[ФРАГМЕНТ СТРАНИЦЫ]

В отличие от Сережи, я жил не в эмигрантской гуще, хоть мы и были соседями, десять минут ходьбы, виделись чуть ли не ежедневно, точнее – ежевечерне, дружили домами и ходили в гости друг к другу без приглашения: к нему чаще, чем ко мне, ввиду его кавказского гостеприимства. Даром, что ли, мы с Еленой Клепиковой сочинили о нем посмертно с полсотни сольных статей и несколько совместных мемуарно-исследовательских книг, а я даже сделал двухчасовой фильм «Мой сосед Сережа Довлатов» с участием обеих Лен – Довлатовой и Клепиковой. С премьерой в Манхэттене, с показом по телевидению, с положительными рецензиями и с выпуском сначала на видео, а потом на дисках.

Еще и по причине – я об отвергнутом в конце концов названии – общего места действия горемычных русских судеб в прозе Довлатова и Соловьева – округ 108-ой улицы, главной магистрали русской жизни в Куинсе: на пересечении 108-ой и Сережиной улицы висит теперь табличка Sergei Dovlatov Way. Одни и те же магазины, аптеки, общие друзья и враги, врачи, медсестры, парикмахерши, чуть не проговорился – оговорился! – общие женщины. Нет, общих женщин у меня с ним, насколько знаю, не было, хоть и был перекрестный секс – его устный мем, а я уже им воспользовался и пустил в название рассказа, который сам он ввиду скоропалительной смерти не успел написать, а подзаголовком дал «Рассказ Сергея Довлатова, написанный Владимиром Соловьевым на свой манер».

[/ФРАГМЕНТ СТРАНИЦЫ]

• _ЦЕЛЬ УПРАЖНЕНИЯ_
Воспроизведите без изменений часть фрагмента страницы от слов «В отличие от» до слов «потом на дисках.» включительно. Приведенные далее данные здесь не используются.

[ИСХОДНЫЕ ДАННЫЕ]

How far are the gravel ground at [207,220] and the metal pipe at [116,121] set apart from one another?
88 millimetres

[/ИСХОДНЫЕ ДАННЫЕ]

• _ОЖИДАЕМЫЙ РЕЗУЛЬТАТ_
В отличие от Сережи, я жил не в эмигрантской гуще, хоть мы и были соседями, десять минут ходьбы, виделись чуть ли не ежедневно, точнее – ежевечерне, дружили домами и ходили в гости друг к другу без приглашения: к нему чаще, чем ко мне, ввиду его кавказского гостеприимства. Даром, что ли, мы с Еленой Клепиковой сочинили о нем посмертно с полсотни сольных статей и несколько совместных мемуарно-исследовательских книг, а я даже сделал двухчасовой фильм «Мой сосед Сережа Довлатов» с участием обеих Лен – Довлатовой и Клепиковой. С премьерой в Манхэттене, с показом по телевидению, с положительными рецензиями и с выпуском сначала на видео, а потом на дисках.